我们大叫一声,后退几步,正抬头疑惑地望着我们的是——霞。她穿着荧光粉地外套,衣服是那种动一下就会发出沙沙声的材质,一般来说一百米外就能注意到,但对这孩子好像没用。
「吓……吓我一跳」
按着疯狂跳动的心脏,终于发出了声音。鸟子似乎也是猝不及防,手撑着墙壁,无力地低着头。
「怎、怎么了?还好吗?」
「女人」
「什么?」
霞指着楼梯下面,又说了一次。
「女人」
她没有说其它的,我心想着这啥玩意儿,从扶手往下看。
从楼下的门看出去,可以看到过道的地板,黑暗中隐约可见一丝光亮。
我记得楼下都是研究室,现在没有常驻的职员,应该基本没人用了。我和鸟子只去过两次。第一次是为了调查冴月的事情,去冴月的研究室的时候。第二次就是润巳露娜袭击的时候。
……女人?
不祥的预感让我缓缓抬起头,和旁边的鸟子四目相对。看她的表情似乎也在思考同样的事情。
我们当场放下包,拿出了马卡洛夫。确认子弹后,下定决心踏上楼梯。走到楼梯梯台回头一看,霞一动不动地站在那里,俯视着我们。
「在那里呆着」
我现在才小声地说,霞什么也没回答。我正想着她能明白吗,这时鸟子开了口。
「把叔叔叫来」
「叔叔?谁」
「汀叔叔」
「啊啊」
霞歪着头,还是不动。
「嗯……她老实点就行了。我先看看情况,如果需要人手再打电话」
「知道了」
实际上,如果涉及到里世界,我们比汀更像「专家」。一开始是不了解情况的茜理说的不太准确的形容,但随着事态发展,也完全变成这样了。
我们走下楼梯,暗中观察着昏暗的走廊。走廊中只有一扇门是半掩着,从里面露出的灯光将地板切割成了扇形。
「看,那个地方是」
「冴月的房间」
鸟子僵硬地说。果然是这样啊……
我们小心翼翼地走在走廊上。

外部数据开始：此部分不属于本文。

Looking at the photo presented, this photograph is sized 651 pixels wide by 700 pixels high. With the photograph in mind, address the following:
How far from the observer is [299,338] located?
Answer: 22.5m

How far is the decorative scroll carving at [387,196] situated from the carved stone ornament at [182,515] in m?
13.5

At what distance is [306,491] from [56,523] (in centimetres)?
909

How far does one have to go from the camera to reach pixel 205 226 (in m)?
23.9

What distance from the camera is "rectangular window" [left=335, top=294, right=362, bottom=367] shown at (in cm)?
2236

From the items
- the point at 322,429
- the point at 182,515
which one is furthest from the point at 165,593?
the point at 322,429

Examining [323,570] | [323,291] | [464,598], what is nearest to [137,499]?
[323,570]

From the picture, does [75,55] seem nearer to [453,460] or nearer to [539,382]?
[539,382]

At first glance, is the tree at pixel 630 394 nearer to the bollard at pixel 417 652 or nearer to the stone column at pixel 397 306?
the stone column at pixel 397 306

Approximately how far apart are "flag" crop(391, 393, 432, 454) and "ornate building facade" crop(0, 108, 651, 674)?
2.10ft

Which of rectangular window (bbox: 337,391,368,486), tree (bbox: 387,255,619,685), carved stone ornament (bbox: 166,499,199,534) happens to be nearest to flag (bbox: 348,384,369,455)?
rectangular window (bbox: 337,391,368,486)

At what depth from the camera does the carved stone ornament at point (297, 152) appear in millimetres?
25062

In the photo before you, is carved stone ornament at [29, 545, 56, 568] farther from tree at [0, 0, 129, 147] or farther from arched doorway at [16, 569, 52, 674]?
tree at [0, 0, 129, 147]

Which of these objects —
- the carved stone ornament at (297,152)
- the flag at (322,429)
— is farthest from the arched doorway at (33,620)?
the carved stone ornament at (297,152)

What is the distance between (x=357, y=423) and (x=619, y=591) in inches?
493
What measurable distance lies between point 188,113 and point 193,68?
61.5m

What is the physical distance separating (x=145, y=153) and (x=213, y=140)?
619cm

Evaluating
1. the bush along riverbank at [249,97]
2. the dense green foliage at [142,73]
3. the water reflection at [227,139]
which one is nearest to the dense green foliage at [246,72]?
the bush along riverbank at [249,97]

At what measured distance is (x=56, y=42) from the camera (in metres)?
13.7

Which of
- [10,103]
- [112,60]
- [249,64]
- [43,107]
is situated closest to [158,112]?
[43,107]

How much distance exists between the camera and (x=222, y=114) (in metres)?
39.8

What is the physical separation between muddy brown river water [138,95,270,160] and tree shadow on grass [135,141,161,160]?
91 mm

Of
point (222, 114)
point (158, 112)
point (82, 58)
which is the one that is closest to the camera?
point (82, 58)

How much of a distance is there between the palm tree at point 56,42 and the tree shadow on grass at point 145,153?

途中我在墙壁上寻找有没有电灯开关,但没找到,只好在黑暗中走到最后。
我们走到门口,小心地往里看了看,可见范围内没有异常,只是灯亮着。我对鸟子眼神暗示了一下,走进了房间。
里面一个人都没有,闰间冴月的研究室和最开始来的时候一样。天花板很高的房间,没有窗户,铁制的书架围着一张大桌子。贴在墙上的木板上的地图、剪报、便利贴、留言……润巳露娜也没有翻乱这个房间。这之后大概也没有人使用了,到处都积了一层薄薄的灰尘。除此之外,和以前的记忆分毫不差。
……咦?
这种微妙的违和感让我不禁皱起眉头。
总觉得有什么地方不对劲。明明什么都没变……
我一手拿着马卡洛夫,仔细检查房间的每一个角落。右眼的视野里没有可以的东西。我怀疑自己是不是想多了,不、不可能。只有这个房间亮着灯,而且霞在看着什么——看到了女人。现在的情况下,这么多暗示的情况下不可能有误解。
绝对有什么。邀请我们来这里的人有什么意图……
我绕道桌子后面,再次环视房间。天花板……墙壁……书架……地板……
……桌子上。
我向下看的时候,看到了那个。
那是用黑色皮革封皮装订的——
——闰间冴月的笔记!
我明白了违和感的原因。和以前来的时候完全一样,这本身就是异常。这本笔记已经被润巳露娜夺走,和闰间冴月一起消失了,不可能在这里才对。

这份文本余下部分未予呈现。